Protecting the young people from the harmful content of the Internet is becoming a very important concern. The Internet is growing fast, and there are no or very few control mechanisms over harmful content. Moreover, this content is financed by powerful organizations like pornographic industry. As a result, it is now urging to find how we could protect efficiently our youth.
Nowadays, there are many proprietary filtering software solutions that can efficiently filter the harmful content. But these solutions are expensive and may not be affordable to little educational establishments. They are also mostly designed to filter English-speaking web sites. There is a need for an open source filter because we can afford easily such software and we can adapt it to specific languages and cultural differences between countries.
The POESIA project [1] (Public Opensource Environment for a Safer Internet Access) is an open source Internet content filter funded by the European Commission. This project aims to become the standard filtering solution deployed by educational institutions and for home use. Open extensible architecture enables POESIA software to filter harmful content in several channels (Web, Email, News) and to deploy many kinds of filters: natural language filters (English, Spanish and Italian), image filters, Javascript filters...
The web channel of POESIA needs an HTTP proxy server. That proxy server will be operate on behalf of the browser client and will download the web page before scanning its content by calling filter devices. The Shweby project aims to develop an open source stable HTTP proxy in order to be integrated in POESIA software set. We will try in this paper to describe the requirements of POESIA for an open source HTTP proxy server and to explain how Shweby was designed in order to obey these requirements.

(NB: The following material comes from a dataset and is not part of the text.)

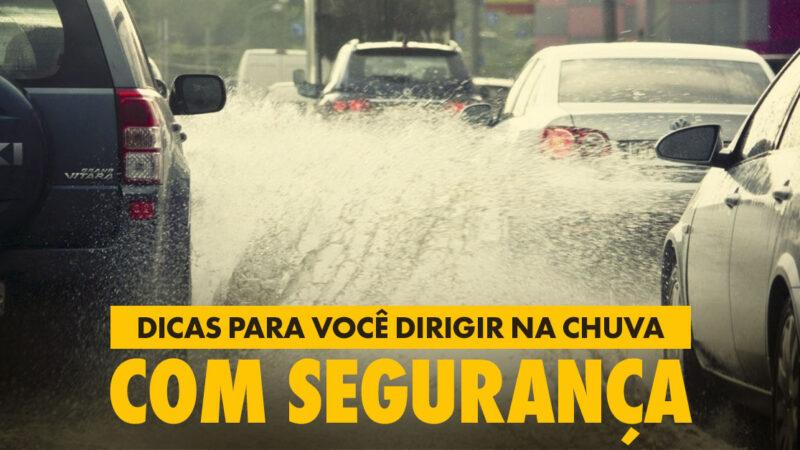 Redobre os cuidados ao dirigir no período das chuvas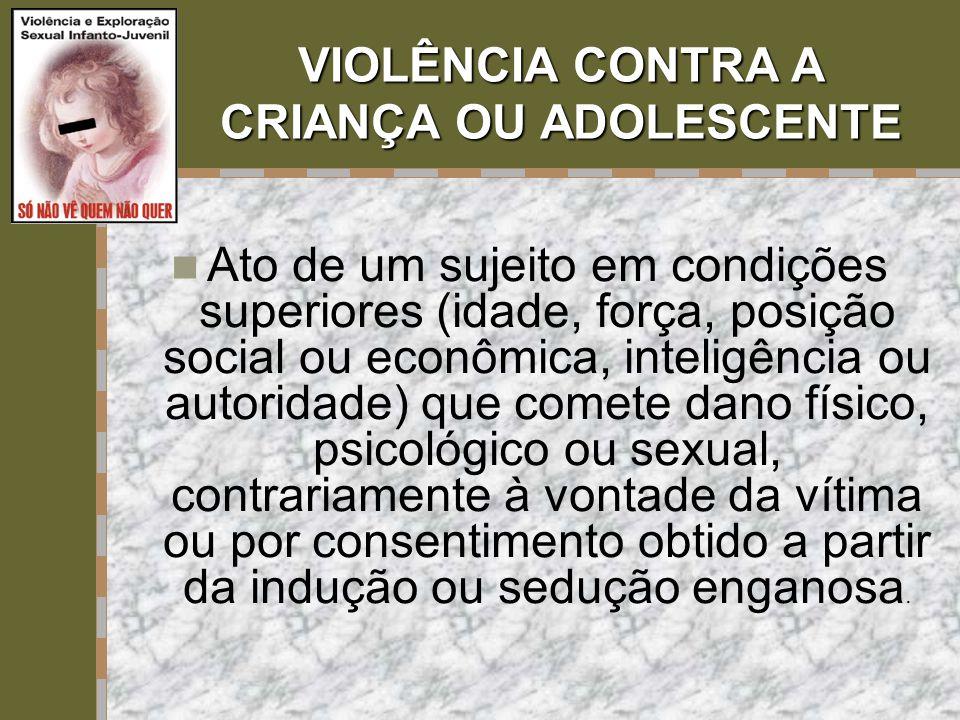VIOLÊNCIA CONTRA A CRIANÇA OU ADOLESCENTE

The use of Shweby will not be restrained in POESIA software. The conformance to open Internet standards will enable Shweby to be an open source solution for content adaptation. This will be achieved by implementing the ICAP (Internet Content Adaptation Protocol) in Shweby proxy server. The ICAP protocol [2] is designed by the IETF [3] (Internet Engineering Task Force) in order to allow web proxies to contact ICAP servers and ask them for a content modification of the HTTP requests or the HTTP responses. The content adaptation has many useful applications such as text translation, virus scanning, adapting web pages to small devices (PDAs, Cell phones), advertising banner insertion or removal, etc.
Open source community has welcomed the announcement of Shweby's first releases. There were some interesting feedbacks about these releases. We will try to promote developing, testing and documenting Shweby in the open source community. The future steps in developing Shweby will be testing interoperability with most ICAP servers, even open source or commercial, and to define a framework for developing proxylets.